▸ To do
Rewrite the data from its first line through the line containing "232L84 257L87 268H101L112", replacing "instance_id" with "object_id" and changing nothing else.

======== Data shown ========

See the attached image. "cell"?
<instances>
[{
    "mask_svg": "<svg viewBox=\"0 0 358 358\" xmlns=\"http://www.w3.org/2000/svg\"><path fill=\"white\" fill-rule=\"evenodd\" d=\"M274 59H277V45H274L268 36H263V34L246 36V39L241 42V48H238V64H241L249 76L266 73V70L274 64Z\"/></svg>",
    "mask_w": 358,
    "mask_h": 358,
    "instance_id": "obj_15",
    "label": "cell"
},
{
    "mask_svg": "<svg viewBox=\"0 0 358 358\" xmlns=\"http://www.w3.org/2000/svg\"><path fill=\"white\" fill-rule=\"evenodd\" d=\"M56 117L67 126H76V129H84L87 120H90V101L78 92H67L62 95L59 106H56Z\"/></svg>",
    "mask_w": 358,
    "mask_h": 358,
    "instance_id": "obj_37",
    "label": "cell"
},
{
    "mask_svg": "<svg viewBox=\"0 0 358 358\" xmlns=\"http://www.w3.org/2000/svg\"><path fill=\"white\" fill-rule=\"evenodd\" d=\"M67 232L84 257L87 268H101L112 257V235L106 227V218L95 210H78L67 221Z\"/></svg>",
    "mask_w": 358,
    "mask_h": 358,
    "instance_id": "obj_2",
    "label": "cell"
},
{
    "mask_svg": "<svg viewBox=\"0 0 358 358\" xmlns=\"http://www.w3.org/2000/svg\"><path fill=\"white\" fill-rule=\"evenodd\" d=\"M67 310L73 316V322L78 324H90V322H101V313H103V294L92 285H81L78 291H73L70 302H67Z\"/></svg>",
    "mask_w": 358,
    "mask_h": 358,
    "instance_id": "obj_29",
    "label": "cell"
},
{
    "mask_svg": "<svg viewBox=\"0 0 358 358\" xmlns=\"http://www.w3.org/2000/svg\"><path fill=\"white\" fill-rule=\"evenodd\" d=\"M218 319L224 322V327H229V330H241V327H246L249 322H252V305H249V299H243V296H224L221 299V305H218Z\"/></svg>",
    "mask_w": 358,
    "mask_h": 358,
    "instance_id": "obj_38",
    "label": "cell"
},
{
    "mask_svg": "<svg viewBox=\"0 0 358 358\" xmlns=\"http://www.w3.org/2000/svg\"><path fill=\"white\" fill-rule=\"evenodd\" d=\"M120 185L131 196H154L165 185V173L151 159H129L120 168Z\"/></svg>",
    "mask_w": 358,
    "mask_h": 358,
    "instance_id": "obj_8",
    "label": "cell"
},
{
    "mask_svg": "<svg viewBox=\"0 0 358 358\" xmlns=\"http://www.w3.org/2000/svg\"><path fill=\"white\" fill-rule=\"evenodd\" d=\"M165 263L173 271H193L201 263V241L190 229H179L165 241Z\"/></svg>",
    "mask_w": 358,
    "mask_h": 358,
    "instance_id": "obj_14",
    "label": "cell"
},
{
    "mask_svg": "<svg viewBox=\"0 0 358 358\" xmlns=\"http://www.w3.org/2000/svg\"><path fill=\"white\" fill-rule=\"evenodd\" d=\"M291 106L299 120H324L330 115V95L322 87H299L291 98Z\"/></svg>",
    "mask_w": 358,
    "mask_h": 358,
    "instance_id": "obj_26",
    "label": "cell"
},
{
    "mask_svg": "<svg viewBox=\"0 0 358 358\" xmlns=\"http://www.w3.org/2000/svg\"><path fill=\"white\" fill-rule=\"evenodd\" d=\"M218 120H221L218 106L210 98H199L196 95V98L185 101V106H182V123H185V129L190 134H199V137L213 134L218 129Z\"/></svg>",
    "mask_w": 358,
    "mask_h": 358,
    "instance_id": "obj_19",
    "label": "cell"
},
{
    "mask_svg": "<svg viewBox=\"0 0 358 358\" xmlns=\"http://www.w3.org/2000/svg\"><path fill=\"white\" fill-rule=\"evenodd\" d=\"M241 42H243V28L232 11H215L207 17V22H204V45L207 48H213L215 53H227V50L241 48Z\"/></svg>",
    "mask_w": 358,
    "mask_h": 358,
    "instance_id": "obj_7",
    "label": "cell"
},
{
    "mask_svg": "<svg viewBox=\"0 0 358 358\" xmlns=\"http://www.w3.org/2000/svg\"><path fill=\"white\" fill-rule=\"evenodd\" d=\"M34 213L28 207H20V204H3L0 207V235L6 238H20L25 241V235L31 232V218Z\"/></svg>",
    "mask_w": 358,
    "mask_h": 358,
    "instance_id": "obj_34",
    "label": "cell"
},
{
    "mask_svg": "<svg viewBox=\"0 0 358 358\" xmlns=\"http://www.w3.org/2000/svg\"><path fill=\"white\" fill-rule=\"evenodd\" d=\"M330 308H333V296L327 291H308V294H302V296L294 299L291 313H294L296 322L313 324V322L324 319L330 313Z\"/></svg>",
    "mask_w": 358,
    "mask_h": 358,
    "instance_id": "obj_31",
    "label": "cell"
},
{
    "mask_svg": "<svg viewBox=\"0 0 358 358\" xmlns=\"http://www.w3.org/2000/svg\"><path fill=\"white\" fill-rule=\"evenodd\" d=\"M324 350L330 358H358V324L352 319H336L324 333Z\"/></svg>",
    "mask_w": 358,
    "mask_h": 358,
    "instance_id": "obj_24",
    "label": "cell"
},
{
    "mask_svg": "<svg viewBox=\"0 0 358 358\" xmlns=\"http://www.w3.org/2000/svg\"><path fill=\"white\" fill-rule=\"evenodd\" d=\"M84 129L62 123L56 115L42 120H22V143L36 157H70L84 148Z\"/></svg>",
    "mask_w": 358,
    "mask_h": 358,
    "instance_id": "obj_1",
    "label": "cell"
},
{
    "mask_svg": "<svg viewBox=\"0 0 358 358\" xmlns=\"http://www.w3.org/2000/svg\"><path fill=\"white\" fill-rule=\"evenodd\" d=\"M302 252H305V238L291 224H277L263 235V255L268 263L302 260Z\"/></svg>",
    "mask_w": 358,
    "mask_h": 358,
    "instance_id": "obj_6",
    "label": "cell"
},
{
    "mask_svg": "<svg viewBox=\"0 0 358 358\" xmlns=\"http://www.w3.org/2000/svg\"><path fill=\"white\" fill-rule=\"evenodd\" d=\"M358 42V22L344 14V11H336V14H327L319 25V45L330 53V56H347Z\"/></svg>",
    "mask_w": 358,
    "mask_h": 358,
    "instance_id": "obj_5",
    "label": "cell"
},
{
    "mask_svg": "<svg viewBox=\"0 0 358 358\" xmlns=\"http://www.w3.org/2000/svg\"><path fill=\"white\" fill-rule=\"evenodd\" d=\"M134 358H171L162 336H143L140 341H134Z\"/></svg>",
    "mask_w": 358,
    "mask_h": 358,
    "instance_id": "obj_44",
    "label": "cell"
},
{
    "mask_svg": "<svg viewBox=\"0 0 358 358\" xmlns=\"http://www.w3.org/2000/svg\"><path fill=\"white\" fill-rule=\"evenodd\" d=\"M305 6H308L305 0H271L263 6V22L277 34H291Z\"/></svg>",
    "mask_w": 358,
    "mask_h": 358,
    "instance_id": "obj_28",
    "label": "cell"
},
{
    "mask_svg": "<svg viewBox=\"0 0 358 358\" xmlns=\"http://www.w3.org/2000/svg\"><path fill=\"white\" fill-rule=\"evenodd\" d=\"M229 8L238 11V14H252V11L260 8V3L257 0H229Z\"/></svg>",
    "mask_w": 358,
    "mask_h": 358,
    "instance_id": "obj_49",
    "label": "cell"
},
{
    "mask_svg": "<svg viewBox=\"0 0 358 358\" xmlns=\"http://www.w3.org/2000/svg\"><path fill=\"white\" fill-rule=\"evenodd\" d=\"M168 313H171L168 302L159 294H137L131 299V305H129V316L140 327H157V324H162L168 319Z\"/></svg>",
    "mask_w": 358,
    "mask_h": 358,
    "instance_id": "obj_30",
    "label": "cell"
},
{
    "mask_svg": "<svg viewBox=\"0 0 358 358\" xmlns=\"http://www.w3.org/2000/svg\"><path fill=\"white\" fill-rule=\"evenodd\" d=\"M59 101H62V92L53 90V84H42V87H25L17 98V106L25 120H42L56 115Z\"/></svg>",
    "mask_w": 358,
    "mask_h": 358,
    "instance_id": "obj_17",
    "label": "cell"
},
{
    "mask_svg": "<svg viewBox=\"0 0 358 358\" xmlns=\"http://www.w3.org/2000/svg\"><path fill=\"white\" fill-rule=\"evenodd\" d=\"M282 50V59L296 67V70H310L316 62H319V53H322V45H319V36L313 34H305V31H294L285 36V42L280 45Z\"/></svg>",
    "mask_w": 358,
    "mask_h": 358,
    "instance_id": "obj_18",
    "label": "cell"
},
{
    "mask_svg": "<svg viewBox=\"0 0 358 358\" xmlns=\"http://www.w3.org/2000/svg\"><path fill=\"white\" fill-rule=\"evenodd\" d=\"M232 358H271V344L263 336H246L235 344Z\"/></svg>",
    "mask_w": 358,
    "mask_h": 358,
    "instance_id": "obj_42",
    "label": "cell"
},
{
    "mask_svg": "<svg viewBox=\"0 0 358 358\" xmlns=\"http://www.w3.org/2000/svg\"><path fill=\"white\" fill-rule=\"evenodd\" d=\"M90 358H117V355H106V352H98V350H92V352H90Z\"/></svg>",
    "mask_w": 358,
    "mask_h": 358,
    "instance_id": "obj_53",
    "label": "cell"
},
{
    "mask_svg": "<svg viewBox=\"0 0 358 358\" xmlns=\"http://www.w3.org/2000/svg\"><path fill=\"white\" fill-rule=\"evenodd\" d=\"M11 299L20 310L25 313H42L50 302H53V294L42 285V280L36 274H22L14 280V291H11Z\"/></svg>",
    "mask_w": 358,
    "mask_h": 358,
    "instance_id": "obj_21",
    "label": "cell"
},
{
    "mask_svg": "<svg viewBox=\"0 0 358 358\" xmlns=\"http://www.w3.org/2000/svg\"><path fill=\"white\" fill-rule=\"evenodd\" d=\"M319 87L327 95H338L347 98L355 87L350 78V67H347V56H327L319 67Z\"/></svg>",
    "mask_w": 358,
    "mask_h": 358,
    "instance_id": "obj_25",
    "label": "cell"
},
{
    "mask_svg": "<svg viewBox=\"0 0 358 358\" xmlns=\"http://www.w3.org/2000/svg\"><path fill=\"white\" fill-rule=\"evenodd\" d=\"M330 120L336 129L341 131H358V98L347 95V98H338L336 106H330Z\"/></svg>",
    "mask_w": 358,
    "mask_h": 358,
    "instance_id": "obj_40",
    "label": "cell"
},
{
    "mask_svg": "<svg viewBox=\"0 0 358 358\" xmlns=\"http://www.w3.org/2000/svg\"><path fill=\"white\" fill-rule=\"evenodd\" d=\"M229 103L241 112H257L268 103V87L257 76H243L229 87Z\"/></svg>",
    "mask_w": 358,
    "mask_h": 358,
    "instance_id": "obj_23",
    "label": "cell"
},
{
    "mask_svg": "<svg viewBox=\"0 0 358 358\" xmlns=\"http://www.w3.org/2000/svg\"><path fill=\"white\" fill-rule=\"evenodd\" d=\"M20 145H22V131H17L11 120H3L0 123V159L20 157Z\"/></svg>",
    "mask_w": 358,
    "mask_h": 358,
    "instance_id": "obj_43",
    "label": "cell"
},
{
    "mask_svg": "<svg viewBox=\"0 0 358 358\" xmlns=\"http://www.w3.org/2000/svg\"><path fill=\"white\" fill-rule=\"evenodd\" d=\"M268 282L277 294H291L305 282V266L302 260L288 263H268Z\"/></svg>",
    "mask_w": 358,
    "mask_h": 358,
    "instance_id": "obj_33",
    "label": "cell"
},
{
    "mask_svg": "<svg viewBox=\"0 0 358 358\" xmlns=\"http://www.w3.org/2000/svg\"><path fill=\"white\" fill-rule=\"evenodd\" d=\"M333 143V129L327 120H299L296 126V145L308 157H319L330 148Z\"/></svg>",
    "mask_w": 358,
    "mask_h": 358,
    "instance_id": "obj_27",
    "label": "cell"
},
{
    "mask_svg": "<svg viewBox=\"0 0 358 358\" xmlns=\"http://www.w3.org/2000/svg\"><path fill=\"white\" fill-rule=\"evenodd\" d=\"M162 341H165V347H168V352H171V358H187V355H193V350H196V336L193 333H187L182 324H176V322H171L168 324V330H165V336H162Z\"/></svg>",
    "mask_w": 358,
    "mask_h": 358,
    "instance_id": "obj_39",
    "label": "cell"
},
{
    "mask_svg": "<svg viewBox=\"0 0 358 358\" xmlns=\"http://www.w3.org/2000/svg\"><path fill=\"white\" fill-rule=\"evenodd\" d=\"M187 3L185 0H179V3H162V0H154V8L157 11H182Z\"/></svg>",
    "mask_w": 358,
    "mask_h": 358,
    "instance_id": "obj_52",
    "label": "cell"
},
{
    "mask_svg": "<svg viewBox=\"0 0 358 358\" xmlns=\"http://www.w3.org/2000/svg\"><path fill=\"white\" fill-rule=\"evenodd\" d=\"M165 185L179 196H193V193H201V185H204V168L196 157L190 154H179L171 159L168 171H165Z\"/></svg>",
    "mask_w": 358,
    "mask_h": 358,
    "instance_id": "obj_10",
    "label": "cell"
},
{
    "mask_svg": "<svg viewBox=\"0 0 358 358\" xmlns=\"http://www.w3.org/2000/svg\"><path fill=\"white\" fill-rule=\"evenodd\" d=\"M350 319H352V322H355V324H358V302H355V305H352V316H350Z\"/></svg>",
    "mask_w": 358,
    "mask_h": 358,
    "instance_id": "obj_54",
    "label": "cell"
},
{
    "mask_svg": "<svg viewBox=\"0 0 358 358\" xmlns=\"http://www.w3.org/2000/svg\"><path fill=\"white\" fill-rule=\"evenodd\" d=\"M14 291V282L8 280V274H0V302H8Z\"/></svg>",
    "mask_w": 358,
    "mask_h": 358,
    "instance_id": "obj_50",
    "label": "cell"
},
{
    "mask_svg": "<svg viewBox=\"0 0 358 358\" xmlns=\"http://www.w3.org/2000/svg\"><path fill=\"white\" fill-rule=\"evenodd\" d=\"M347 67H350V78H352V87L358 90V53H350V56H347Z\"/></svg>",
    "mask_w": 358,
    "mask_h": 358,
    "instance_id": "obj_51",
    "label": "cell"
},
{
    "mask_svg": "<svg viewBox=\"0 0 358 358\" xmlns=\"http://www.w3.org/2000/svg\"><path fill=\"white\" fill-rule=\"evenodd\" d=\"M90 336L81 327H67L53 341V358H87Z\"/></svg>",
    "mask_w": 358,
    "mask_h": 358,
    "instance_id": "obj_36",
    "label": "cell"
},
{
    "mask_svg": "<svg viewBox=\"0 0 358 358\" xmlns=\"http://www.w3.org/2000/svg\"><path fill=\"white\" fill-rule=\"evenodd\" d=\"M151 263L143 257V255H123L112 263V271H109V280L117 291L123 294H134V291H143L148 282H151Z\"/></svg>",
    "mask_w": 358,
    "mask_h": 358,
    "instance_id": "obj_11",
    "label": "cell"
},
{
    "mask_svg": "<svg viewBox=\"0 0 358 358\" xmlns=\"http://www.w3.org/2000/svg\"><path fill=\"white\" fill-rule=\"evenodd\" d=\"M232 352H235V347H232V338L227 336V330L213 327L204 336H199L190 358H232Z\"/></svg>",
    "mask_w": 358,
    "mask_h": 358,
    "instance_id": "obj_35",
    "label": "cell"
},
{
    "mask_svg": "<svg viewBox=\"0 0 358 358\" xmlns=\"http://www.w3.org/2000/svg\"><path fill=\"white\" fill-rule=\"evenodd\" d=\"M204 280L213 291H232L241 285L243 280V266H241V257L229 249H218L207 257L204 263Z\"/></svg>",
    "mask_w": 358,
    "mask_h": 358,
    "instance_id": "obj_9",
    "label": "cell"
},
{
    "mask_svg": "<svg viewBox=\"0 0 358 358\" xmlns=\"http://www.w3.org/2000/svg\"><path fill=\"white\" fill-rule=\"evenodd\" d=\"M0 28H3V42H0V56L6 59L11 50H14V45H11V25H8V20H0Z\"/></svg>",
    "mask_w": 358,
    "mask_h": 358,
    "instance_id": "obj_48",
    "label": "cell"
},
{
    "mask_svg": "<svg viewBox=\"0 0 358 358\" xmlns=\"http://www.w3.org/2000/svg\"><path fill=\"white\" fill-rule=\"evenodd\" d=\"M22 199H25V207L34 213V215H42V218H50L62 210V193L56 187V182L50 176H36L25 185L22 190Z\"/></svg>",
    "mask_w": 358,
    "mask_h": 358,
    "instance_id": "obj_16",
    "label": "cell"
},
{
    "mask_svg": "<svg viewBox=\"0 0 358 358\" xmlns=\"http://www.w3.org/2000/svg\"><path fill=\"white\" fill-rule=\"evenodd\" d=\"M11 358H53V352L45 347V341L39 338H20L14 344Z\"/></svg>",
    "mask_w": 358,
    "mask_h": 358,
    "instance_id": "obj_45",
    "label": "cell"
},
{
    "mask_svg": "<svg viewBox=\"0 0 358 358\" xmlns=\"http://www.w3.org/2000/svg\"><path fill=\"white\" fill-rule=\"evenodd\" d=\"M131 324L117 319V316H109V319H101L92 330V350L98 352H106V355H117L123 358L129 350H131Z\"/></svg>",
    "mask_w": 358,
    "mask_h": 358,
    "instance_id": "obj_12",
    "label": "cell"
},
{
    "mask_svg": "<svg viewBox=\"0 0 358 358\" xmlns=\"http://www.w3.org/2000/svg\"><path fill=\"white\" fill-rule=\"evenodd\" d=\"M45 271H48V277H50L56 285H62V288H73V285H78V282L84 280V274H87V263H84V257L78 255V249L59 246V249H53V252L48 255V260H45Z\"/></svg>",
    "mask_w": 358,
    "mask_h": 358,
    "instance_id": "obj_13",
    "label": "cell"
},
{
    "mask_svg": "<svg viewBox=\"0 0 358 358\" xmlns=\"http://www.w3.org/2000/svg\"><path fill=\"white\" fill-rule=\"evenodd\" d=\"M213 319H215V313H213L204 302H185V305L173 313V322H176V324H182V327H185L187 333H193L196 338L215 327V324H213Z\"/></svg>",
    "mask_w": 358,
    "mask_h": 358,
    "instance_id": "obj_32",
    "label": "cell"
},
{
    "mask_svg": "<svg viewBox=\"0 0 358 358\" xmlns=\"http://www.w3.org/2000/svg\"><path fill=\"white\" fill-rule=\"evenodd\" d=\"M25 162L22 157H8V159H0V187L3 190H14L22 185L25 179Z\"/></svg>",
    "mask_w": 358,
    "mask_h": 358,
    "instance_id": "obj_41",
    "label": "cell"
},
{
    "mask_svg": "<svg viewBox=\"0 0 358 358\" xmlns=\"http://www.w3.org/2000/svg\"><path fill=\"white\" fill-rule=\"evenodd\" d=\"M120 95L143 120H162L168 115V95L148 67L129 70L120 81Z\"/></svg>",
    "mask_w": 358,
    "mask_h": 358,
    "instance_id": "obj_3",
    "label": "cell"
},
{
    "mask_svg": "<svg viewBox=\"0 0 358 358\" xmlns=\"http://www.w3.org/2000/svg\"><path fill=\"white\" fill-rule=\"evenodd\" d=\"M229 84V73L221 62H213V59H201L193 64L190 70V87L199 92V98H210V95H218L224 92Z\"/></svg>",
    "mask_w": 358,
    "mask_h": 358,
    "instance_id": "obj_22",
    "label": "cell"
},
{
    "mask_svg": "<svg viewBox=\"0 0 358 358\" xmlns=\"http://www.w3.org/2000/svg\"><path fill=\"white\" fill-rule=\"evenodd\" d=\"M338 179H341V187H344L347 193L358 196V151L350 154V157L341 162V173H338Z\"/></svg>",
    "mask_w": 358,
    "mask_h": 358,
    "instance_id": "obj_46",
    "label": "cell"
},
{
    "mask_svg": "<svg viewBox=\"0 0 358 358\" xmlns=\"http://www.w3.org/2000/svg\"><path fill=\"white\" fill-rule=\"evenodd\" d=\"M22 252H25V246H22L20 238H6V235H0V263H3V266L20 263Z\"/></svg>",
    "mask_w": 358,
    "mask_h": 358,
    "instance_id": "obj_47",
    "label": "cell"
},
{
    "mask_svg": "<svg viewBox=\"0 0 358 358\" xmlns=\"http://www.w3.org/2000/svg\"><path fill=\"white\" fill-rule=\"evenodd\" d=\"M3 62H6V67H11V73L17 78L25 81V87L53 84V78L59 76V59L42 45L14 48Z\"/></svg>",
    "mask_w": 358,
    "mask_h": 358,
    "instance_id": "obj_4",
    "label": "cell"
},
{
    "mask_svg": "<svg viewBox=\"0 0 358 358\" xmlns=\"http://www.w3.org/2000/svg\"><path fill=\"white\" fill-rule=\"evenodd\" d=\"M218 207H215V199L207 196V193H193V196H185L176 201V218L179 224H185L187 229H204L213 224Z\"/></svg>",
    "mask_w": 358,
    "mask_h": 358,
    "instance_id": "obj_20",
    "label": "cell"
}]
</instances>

========

▸ Expected output
See the attached image. "cell"?
<instances>
[{
    "mask_svg": "<svg viewBox=\"0 0 358 358\" xmlns=\"http://www.w3.org/2000/svg\"><path fill=\"white\" fill-rule=\"evenodd\" d=\"M274 59H277V45H274L268 36H263V34L246 36V39L241 42V48H238V64H241L249 76L266 73V70L274 64Z\"/></svg>",
    "mask_w": 358,
    "mask_h": 358,
    "object_id": "obj_15",
    "label": "cell"
},
{
    "mask_svg": "<svg viewBox=\"0 0 358 358\" xmlns=\"http://www.w3.org/2000/svg\"><path fill=\"white\" fill-rule=\"evenodd\" d=\"M56 117L67 126H76V129H84L87 120H90V101L78 92H67L62 95L59 106H56Z\"/></svg>",
    "mask_w": 358,
    "mask_h": 358,
    "object_id": "obj_37",
    "label": "cell"
},
{
    "mask_svg": "<svg viewBox=\"0 0 358 358\" xmlns=\"http://www.w3.org/2000/svg\"><path fill=\"white\" fill-rule=\"evenodd\" d=\"M67 232L84 257L87 268H101L112 257V235L106 227V218L95 210H78L67 221Z\"/></svg>",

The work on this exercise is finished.